The code from the clean_data.py is:
import pandas as pd
import csv
import os # To access my file directory
print(os.getcwd()) # Let's me know the Current Work Directory
fdi_data = pd.read_csv(r'Data/fdi_data.csv')
fdi_meta = pd.read_csv(r'Data/fdi_metadata.csv')
debt_data = pd.read_csv(r'Data/debt_data.csv')
debt_meta = pd.read_csv(r'Data/debt_metadata.csv')
gdp_percap_data = pd.read_csv(r'Data/gdp_percap_data.csv', header=2)
gdp_percap_meta = pd.read_csv(r'Data/gdp_percap_metadata.csv')
gov_exp_data = pd.read_csv(r'Data/gov_exp_data.csv', header=2)
gov_exp_meta = pd.read_csv(r'Data/gov_exp_metadata.csv')
pop_data = pd.read_csv(r'Data/pop_data.csv', header=2)
pop_meta = pd.read_csv(r'Data/pop_metadata.csv')
"""
'wb' stands for World Bank
"""
def wb_merge_data(data, metadata):
merge = pd.merge(
data,
metadata,
on = 'Country Code',
how = 'inner'
)
return merge
fdi_merge = wb_merge_data(fdi_data, fdi_meta)
debt_merge = wb_merge_data(debt_data, debt_meta)
gdp_percap_merge = wb_merge_data(gdp_percap_data, gdp_percap_meta)
gov_exp_merge = wb_merge_data(gov_exp_data, gov_exp_meta)
pop_merge = wb_merge_data(pop_data, pop_meta)
def wb_drop_data(data):
drop = data.drop(['Country Code','Indicator Name','Indicator Code','TableName','SpecialNotes','Unnamed: 5'], axis=1)
return drop
fdi_merge = wb_drop_data(fdi_merge)
debt_merge = wb_drop_data(debt_merge)
gdp_percap_merge = wb_drop_data(gdp_percap_merge)
gov_exp_merge = wb_drop_data(gov_exp_merge)
pop_merge = wb_drop_data(pop_merge)
def wb_mr_data(data, value_name):
data = data.melt(['Country Name','Region','IncomeGroup']).reset_index()
data = data.rename(columns={'variable': 'Year', 'value': value_name})
data = data.drop('index', axis = 1)
return data
fdi_merge = wb_mr_data(fdi_merge, 'FDI')
debt_merge = wb_mr_data(debt_merge, 'Debt')
gdp_percap_merge = wb_mr_data(gdp_percap_merge, 'GDP per Cap')
gov_exp_merge = wb_mr_data(gov_exp_merge, 'Gov Expend.')
pop_merge = wb_mr_data(pop_merge, 'Population')
def avg_groupby(data, col_cal, cn=False, ig=False, rg=False):
if cn == True:
return data.groupby('Country Name')[col_cal].mean().reset_index()
elif ig == True:
return data.groupby('IncomeGroup')[col_cal].mean().reset_index()
elif rg == True:
return data.groupby('Region')[col_cal].mean().reset_index()
"""
avg_cn_... For country
avg_ig_... Income Group
avg_rg_... Region
"""
avg_cn_fdi = avg_groupby(fdi_merge, 'FDI', cn=True)
avg_ig_fdi = avg_groupby(fdi_merge, 'FDI', ig=True)
avg_rg_fdi = avg_groupby(fdi_merge, 'FDI', rg=True)
avg_cn_debt = avg_groupby(debt_merge, 'Debt', cn=True)
avg_ig_debt = avg_groupby(debt_merge, 'Debt', ig=True)
avg_rg_debt = avg_groupby(debt_merge, 'Debt', rg=True)
avg_cn_gdp_percap = avg_groupby(gdp_percap_merge, 'GDP per Cap', cn=True)
avg_ig_gdp_percap = avg_groupby(gdp_percap_merge, 'GDP per Cap', ig=True)
avg_rg_gdp_percap = avg_groupby(gdp_percap_merge, 'GDP per Cap', rg=True)
avg_cn_gexp = avg_groupby(gov_exp_merge, 'Gov Expend.', cn=True)
avg_ig_gexp = avg_groupby(gov_exp_merge, 'Gov Expend.', ig=True)
avg_rg_gexp = avg_groupby(gov_exp_merge, 'Gov Expend.', rg=True)
avg_cn_pop = avg_groupby(pop_merge, 'Population', cn=True)
avg_ig_pop = avg_groupby(pop_merge, 'Population', ig=True)
avg_rg_pop = avg_groupby(pop_merge, 'Population', rg=True)

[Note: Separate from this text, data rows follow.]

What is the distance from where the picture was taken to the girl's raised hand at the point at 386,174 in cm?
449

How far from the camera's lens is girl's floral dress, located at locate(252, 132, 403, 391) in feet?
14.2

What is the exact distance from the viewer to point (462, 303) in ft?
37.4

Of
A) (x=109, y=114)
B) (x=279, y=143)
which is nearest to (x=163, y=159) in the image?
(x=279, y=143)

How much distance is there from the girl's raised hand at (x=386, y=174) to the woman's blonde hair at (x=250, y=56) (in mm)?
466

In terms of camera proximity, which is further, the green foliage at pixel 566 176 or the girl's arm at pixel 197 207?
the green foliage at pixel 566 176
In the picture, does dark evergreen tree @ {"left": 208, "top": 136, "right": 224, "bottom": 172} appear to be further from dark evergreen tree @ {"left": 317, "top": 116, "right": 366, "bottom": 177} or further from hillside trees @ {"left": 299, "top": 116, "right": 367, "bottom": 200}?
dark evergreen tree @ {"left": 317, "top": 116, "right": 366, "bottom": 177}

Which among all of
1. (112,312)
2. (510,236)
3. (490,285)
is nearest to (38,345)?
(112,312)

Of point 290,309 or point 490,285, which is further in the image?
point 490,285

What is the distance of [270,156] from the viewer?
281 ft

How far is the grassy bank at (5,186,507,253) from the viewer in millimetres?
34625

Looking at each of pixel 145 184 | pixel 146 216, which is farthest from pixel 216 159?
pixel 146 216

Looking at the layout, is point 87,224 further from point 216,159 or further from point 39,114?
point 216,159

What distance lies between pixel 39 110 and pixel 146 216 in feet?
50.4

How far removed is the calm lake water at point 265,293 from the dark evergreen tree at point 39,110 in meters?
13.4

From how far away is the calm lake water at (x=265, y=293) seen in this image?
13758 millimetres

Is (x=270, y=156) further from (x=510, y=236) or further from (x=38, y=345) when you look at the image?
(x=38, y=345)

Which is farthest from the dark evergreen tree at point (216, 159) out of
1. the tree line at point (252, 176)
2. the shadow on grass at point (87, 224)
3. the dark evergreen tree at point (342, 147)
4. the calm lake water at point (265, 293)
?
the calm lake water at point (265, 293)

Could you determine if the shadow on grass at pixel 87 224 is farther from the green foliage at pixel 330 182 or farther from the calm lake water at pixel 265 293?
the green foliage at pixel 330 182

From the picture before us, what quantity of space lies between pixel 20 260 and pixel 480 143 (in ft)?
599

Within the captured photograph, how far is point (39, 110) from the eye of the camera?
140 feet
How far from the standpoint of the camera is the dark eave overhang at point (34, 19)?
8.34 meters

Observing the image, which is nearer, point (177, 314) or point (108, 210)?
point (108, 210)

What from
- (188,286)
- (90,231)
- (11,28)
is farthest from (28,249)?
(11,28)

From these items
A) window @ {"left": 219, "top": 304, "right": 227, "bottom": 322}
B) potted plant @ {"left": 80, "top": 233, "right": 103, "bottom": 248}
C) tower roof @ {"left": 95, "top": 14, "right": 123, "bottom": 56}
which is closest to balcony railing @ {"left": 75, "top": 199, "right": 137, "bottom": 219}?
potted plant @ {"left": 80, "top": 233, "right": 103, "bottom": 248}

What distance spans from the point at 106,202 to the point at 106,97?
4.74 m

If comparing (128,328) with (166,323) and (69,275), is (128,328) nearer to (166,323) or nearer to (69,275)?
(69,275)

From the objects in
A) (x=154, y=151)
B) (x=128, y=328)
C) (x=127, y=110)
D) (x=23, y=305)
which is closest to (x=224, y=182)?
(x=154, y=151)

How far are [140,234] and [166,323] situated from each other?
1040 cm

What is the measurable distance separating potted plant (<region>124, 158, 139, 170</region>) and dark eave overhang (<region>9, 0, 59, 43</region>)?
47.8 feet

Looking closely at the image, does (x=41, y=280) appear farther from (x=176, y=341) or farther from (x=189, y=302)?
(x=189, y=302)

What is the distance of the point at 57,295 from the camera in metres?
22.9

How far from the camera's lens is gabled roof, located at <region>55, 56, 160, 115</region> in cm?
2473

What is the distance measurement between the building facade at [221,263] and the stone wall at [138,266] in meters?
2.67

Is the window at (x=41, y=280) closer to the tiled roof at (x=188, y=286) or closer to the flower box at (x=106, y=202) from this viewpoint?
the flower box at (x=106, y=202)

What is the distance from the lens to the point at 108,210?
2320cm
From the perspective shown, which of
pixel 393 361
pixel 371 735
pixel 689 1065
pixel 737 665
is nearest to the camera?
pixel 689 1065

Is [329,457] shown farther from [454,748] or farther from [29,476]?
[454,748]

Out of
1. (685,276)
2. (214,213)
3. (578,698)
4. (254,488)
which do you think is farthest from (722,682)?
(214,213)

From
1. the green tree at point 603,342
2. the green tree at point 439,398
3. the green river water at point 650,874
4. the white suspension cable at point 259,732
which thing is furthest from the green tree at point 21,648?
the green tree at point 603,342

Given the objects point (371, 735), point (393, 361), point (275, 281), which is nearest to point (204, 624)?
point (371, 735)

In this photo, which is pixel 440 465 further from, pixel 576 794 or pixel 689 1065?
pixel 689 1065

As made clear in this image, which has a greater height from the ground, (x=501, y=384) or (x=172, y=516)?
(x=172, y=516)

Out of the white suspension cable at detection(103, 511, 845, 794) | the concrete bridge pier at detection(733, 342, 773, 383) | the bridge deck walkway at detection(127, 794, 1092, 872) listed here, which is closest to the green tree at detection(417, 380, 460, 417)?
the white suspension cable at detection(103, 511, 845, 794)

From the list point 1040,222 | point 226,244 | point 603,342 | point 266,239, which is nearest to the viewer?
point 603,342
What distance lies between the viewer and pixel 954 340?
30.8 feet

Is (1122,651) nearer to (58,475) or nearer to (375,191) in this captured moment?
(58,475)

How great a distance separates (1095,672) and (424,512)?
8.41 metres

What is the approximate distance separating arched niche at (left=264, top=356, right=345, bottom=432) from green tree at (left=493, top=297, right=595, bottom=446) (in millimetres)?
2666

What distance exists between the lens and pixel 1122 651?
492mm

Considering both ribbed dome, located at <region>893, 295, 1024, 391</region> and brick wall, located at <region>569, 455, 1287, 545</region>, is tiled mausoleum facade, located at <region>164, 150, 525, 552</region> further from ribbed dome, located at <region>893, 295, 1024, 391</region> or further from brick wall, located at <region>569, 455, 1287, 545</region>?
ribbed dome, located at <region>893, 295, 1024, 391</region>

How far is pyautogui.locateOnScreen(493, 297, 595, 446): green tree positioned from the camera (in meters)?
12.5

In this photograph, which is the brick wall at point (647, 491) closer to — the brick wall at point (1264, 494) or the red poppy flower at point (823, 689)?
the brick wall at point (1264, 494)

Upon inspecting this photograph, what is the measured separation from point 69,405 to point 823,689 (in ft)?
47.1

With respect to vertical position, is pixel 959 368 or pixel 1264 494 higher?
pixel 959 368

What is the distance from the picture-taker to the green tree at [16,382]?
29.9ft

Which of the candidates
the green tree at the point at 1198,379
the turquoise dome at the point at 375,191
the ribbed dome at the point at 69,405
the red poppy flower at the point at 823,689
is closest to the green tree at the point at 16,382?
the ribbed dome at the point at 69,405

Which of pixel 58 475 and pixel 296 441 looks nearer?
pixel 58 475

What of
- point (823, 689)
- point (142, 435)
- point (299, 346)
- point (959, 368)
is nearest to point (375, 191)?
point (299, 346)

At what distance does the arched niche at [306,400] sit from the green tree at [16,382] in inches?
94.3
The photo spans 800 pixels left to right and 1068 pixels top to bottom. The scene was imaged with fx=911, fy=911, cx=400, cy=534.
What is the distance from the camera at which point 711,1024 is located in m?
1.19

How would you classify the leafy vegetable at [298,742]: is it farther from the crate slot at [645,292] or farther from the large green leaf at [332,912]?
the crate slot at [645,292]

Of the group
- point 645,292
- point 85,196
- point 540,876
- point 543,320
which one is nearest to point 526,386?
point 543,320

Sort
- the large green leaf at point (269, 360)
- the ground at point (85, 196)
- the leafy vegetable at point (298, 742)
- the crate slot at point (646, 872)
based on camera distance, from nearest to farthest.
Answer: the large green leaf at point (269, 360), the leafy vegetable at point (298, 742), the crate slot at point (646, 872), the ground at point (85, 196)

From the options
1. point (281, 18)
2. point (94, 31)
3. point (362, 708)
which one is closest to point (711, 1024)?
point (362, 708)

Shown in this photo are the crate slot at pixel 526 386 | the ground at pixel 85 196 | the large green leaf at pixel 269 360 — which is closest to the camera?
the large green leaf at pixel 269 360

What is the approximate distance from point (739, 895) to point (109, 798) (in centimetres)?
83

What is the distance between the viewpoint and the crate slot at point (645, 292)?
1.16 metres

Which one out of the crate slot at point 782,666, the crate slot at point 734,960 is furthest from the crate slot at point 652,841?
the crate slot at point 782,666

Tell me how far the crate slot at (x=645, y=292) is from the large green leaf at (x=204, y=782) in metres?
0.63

In Python, every file is a module. So if you want to re-use your code, you can simple import this module. For example,
# main.py
import clean_data
print(clean_data.avg_cn_fdi)
Maybe you needn't create a class for this

You can import the whole python file like you'd import any other locally created files and have access to the DataFrames in them. Here's an example:
I created a file called temporary.py:
import pandas as pd
data = pd.read_csv("temp.csv")
And then in a separate file I was able to use data like so:
import temporary
print(temporary.data)
Or, you could also do:
from temporary import data
print(data)
All that being said, I don't believe that this would be the best way to handle your data.

Related

Streamlit: Display Text after text, not all at once

I want to build a data annotation interface. I read in an excel file, where only a text column is relevant. So "df" could also be replaced by a list of texts. This is my code:
import streamlit as st
import pandas as pd
import numpy as np
st.title('Text Annotation')
df = pd.read_excel('mini_annotation.xlsx')
for i in range(len(df)):
text = df.iloc[i]['Text']
st.write(f"Text {i} out of {len(df)}")
st.write("Please classify the following text:")
st.write("")
st.write(text)
text_list = []
label_list = []
label = st.selectbox("Classification:", ["HOF", "NOT","Not Sure"])
if st.button("Submit"):
text_list.append(text)
label_list.append(label)
df_annotated = pd.DataFrame(columns=['Text', 'Label'])
df_annotated["Text"] = text_list
df_annotated["Label"] = label_list
df_annotated.to_csv("annotated_file.csv", sep=";")
The interface looks like this:
However, I want the interface to display just one text, e.g. the first text of my dataset. After the user has submitted his choice via the "Submit" button, I want the first text to be gone and the second text should be displayed. This process should continue until the last text of the dataset is reached.
How do I do this?
(I am aware of the Error message, for this I just have to add a key to the selectbox, but I am not sure if this is needed in the end)
This task is solved with the help of the session state. U can read about it here: session state
import streamlit as st
import pandas as pd
import numpy as np
st.title('Text Annotation')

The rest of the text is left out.